La porte d’entrée du fort que l’on franchit en « doolies » sorte d’escarpolettes tressées en fibres d’aloès, donne accès dans un couloir de roc uni, d’une hauteur de 150 mètres, au sommet duquel l’ancien palais des Maharadjas s’épanouit comme une fleur. Les fondations semblent faire corps avec la haute et lisse muraille, l’on ne sait où commence la façade ni où se termine l’assise naturelle. Nées du même granit, battues des mêmes ouragans, dorées des mêmes soleils, elles se sont fondues, unifiées, même soutien et même orgueil, des mêmes maîtres.

Des escaliers innombrables, des terrasses, des chemins de ronde, un dédale où s’agitent un monde de femmes, de porteurs, des enfants qui piaillent et se battent, pour une mangue ou un chiffon, conservant une vie très réduite à ce palais abandonné, que seule la mère du prince régnant habite encore.

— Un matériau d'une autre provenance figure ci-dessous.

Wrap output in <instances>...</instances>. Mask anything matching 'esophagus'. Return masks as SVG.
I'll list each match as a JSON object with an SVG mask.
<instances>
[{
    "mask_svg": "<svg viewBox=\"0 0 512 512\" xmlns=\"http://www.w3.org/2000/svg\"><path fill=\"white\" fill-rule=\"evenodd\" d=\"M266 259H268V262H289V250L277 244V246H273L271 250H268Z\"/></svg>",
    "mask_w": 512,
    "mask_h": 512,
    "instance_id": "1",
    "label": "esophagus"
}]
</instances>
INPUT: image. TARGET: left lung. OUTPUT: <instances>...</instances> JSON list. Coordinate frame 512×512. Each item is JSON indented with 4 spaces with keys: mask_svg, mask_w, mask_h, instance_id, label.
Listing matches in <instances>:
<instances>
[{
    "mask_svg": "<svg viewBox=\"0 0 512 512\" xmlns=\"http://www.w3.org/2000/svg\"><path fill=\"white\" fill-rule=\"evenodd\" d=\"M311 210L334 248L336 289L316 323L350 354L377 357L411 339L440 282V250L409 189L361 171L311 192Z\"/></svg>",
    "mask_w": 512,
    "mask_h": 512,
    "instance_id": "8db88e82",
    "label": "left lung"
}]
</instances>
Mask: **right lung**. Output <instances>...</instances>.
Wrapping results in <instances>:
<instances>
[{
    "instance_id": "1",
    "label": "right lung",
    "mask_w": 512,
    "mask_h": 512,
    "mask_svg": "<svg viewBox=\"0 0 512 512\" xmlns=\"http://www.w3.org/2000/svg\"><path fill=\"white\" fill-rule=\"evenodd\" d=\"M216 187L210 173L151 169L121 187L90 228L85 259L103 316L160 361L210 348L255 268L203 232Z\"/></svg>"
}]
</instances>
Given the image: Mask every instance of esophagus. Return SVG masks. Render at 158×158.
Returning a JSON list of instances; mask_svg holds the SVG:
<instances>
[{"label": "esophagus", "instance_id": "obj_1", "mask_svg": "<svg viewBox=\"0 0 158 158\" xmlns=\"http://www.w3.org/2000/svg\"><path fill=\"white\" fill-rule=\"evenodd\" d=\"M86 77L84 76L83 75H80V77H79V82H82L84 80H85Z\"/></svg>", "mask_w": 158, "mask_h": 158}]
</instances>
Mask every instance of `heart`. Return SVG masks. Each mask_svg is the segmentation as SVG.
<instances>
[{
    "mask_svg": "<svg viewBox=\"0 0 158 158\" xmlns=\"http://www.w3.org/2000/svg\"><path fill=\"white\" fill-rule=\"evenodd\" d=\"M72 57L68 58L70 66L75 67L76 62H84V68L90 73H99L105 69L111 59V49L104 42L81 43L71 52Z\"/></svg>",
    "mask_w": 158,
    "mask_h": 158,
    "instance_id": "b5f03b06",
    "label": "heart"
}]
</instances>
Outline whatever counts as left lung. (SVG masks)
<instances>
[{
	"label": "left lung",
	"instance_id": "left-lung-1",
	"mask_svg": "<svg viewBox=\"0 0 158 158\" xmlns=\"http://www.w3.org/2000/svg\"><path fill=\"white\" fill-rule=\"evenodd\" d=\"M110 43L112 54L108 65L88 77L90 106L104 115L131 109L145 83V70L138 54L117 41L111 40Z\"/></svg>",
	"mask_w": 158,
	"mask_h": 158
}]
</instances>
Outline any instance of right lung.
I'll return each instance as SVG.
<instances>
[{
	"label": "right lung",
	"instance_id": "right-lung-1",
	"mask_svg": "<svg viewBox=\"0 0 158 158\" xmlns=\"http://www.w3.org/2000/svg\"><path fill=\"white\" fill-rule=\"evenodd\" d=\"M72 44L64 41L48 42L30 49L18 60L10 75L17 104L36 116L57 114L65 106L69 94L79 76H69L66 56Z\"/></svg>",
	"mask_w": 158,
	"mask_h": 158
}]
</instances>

En montant au fort de Jodhpur. Mlle Urbaine de Terssac en doolie.


Les Zenanas comme une grande caisse à claire-voies, toutes sculptées de grilles, de colonnes, de balcons qui surplombent l’horizon lointain, sont posés au sommet du bâtiment, très loin de la terre. Des mains sculptées en relief sur les murs et sur les chambranles des portes, marquent les stations du chemin des « Sutti », la voie que suivaient les femmes éplorées en allant livrer, à la mort de leur époux, leurs corps délicats aux flammes des bûchers.

Cette coutume révoltante, semble-t-il, est presque universellement regrettée par les castes supérieures. Elle témoignait, disent les Indous, non seulement de la fidélité des femmes, mais encore de leur courage qui paraît la race comme une pierrerie au cœur d’un bouclier. La foule faisait d’une « Sutti » une déité, ses paroles étaient prophétiques et leurs mémoires survivent dans les complaintes des bardes.

Dans la salle du trésor de Jodhpur, les conservateurs attachés au service du Maharadja montrent avec fierté, les chaînettes énormes qui cerclaient les pieds des femmes du Radja Jeswunt, lorsqu’au nombre de 40, elles périrent de leur plein gré à Mundore, le champ de sépulture des Rathors.

De sa main nerveuse, il désigne au loin les pyramides commémoratives blanches dans la verdure sombre des manguiers, et son regard tombe avec un soupir sur le palais de briques et de zinc, entouré de cheminées, d’usines à gaz que le souverain actuel, dédaigneux de la gloire ancestrale, préfère à ses ruines immortelles.